> **WHAT NEEDS TO BE DONE**: Using the listing below, set down exactly the lines starting at the line that contains "retinal image motion." and ending at the line that contains "For the real", both included, and no others.

> **DATA SECTION**:
########################################
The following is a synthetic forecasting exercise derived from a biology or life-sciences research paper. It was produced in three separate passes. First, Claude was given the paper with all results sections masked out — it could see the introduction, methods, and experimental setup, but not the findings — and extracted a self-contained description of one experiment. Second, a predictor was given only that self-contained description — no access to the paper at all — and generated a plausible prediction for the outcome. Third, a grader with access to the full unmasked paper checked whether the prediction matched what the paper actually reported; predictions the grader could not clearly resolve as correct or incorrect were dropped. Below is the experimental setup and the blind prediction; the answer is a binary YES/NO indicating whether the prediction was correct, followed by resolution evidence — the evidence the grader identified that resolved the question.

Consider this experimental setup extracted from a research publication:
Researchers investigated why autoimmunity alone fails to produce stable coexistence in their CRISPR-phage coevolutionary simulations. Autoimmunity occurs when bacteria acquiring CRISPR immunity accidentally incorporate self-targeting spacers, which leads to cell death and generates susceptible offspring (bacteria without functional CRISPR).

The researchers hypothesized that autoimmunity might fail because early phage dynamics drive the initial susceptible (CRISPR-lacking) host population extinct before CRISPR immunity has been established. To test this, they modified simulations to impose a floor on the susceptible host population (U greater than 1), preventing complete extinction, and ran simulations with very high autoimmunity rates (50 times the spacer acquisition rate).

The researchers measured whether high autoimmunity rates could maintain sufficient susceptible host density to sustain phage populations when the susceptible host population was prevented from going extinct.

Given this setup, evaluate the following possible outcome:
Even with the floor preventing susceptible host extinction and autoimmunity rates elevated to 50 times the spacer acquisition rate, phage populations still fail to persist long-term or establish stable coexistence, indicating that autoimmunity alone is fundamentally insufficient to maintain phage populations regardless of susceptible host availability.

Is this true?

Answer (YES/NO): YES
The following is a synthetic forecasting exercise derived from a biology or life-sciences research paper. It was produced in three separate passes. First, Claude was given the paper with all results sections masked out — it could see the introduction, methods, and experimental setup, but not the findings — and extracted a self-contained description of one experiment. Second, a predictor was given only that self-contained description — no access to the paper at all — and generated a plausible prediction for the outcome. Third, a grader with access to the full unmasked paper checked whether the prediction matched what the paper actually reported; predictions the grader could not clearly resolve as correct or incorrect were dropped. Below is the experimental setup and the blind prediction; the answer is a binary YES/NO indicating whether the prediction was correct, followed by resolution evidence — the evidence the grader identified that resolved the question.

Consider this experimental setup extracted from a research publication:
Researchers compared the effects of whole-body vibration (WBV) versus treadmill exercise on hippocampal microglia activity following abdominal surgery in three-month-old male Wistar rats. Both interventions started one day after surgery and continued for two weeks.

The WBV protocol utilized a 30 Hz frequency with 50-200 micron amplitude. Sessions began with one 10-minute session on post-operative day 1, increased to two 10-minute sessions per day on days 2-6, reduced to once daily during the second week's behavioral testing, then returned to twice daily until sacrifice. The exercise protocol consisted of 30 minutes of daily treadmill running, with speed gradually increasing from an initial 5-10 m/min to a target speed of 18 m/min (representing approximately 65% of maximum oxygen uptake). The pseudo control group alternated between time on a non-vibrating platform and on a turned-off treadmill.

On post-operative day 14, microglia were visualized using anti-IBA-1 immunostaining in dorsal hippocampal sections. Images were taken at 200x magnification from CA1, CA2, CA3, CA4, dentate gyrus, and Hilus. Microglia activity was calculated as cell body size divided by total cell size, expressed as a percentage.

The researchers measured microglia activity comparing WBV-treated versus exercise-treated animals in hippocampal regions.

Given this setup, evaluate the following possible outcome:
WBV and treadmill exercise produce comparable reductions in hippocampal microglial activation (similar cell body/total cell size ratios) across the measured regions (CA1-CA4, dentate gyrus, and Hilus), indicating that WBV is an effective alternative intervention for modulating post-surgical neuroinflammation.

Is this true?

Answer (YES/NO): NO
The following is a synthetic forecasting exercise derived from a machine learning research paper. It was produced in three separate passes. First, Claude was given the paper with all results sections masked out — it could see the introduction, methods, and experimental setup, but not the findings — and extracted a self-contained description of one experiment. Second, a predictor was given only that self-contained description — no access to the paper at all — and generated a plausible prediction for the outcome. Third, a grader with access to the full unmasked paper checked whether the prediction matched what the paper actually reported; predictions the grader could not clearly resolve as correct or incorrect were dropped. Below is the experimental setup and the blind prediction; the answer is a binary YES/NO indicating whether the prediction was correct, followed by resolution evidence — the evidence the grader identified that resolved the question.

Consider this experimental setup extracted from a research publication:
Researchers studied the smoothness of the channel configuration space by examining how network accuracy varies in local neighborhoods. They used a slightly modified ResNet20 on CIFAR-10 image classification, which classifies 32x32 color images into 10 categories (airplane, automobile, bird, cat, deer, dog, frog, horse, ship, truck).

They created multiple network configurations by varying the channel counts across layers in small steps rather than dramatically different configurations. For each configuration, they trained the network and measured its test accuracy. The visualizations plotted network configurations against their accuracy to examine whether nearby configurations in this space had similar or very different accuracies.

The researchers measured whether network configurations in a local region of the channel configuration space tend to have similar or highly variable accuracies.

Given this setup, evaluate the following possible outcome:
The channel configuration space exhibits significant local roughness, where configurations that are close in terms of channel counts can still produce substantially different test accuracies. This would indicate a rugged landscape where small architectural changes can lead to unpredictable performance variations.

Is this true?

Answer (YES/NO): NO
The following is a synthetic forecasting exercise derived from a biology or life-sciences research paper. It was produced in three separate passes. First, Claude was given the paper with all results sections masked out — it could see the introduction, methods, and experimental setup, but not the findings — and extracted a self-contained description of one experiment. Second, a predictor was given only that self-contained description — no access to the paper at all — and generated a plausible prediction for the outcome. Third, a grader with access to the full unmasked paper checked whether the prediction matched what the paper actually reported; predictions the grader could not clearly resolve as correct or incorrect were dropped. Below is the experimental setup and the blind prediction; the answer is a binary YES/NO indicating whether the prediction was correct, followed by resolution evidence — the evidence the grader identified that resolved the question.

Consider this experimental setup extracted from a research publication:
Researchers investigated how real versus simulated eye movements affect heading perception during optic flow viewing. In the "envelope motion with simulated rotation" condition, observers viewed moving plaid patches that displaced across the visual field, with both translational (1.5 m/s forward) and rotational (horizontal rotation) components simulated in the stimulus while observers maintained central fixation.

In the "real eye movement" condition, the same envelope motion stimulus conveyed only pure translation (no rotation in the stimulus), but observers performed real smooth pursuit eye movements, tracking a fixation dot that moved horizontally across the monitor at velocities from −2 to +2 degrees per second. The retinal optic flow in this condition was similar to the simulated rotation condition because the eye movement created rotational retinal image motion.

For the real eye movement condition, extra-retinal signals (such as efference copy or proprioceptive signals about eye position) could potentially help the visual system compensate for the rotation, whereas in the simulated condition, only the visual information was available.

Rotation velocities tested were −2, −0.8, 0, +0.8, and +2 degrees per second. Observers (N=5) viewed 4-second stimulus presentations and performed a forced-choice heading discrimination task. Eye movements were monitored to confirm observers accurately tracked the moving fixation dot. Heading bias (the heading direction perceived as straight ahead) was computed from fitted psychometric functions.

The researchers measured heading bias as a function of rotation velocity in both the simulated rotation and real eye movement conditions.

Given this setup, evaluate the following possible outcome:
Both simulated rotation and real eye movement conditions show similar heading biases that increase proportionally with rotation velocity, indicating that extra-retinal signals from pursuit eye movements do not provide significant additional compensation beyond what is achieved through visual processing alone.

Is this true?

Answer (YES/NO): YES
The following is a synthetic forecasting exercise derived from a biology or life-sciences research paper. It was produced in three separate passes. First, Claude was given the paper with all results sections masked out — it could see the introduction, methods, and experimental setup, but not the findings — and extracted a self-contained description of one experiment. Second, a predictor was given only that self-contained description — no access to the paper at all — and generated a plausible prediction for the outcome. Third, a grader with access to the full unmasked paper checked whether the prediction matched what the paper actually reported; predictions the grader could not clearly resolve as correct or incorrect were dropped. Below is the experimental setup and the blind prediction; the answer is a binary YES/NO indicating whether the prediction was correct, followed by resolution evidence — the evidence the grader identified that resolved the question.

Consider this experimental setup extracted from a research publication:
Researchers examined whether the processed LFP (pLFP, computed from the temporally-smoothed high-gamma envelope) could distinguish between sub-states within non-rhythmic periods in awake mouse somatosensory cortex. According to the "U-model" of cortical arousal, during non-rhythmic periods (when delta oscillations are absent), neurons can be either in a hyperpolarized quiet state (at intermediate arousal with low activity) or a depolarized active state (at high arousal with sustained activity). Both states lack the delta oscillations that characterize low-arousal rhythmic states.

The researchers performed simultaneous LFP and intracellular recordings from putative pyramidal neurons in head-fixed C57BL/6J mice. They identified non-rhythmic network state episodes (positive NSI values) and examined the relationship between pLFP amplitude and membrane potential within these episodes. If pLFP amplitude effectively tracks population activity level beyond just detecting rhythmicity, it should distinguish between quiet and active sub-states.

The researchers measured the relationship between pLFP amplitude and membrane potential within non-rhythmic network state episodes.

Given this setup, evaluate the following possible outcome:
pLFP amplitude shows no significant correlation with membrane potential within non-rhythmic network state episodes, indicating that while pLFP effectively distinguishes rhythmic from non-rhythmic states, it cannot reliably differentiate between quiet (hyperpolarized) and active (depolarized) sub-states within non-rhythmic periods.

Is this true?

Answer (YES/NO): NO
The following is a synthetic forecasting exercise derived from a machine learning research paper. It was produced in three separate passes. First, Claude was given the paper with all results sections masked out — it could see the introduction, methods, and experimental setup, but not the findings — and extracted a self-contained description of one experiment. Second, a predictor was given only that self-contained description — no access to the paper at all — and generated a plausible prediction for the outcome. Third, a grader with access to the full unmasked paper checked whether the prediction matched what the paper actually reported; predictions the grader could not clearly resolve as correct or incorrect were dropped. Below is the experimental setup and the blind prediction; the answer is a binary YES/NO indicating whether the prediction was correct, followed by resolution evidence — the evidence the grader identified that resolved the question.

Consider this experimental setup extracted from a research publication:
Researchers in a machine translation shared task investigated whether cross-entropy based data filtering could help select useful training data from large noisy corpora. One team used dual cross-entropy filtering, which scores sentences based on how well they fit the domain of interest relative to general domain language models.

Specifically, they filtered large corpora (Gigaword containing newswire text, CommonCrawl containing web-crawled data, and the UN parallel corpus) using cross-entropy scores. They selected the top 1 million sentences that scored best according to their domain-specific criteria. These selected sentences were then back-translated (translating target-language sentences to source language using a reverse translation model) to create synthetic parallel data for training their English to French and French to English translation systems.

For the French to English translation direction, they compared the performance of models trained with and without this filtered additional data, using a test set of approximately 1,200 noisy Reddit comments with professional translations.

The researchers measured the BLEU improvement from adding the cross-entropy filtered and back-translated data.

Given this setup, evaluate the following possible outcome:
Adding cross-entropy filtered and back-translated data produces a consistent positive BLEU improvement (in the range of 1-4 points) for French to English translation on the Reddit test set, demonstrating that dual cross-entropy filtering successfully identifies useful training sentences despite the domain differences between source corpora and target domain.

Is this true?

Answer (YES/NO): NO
########################################
> **ANSWER BELOW**:
In the "real eye movement" condition, the same envelope motion stimulus conveyed only pure translation (no rotation in the stimulus), but observers performed real smooth pursuit eye movements, tracking a fixation dot that moved horizontally across the monitor at velocities from −2 to +2 degrees per second. The retinal optic flow in this condition was similar to the simulated rotation condition because the eye movement created rotational retinal image motion.

For the real eye movement condition, extra-retinal signals (such as efference copy or proprioceptive signals about eye position) could potentially help the visual system compensate for the rotation, whereas in the simulated condition, only the visual information was available.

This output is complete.